Thabang Sibanyoni

Personal information
- Date of birth: 8 January 1996 (age 30)
- Height: 1.65 m (5 ft 5 in)
- Position: Forward

Team information
- Current team: AmaTuks (on loan from Mamelodi Sundowns)
- Number: 36

Senior career*
- Years: Team / Apps / (Gls)
- 2019–: Mamelodi Sundowns / 0 / (0)
- 2019–2020: → JDR Stars (loan) / 11 / (4)
- 2020–2021: → Sekhukhune United (loan) / 31 / (6)
- 2022: → AmaTuks (loan) / 13 / (5)
- 2022–2023: → Supersport United (loan) / 13 / (1)
- 2023–: → AmaTuks (loan) / 17 / (4)

International career^{‡}
- 2021–: South Africa / 9 / (2)

= Thabang Sibanyoni =

South African soccer player

Thabang Sibanyoni (born 8 January 1996) is a South African soccer player who plays as a forward for AmaTuks, on loan from Mamelodi Sundowns in the Premier Soccer League.

Contracted by Mamelodi Sundowns, his career saw him loaned out to multiple clubs. His loan spell at Sekhukhune United started in late 2020 and lasted until the first half of the 2021-22 South African Premier Division. Sibanyoni was called up for South Africa for the 2021 COSAFA Cup, playing 6 games in the tournament and scoring against Eswatini. South Africa won the cup.

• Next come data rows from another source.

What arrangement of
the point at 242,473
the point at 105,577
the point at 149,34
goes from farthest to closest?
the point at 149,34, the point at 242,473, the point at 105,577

Still not needed by the Sundowns, he was loaned out to AmaTuks for the second half of the 2021–22 season. Signed by Supersport United on a one-year loan in the summer of 2022, his playing style was described as a "classic No 9". Ahead of the 2023–24 season, Sibanyoni re-joined AmaTuks on a one-season loan.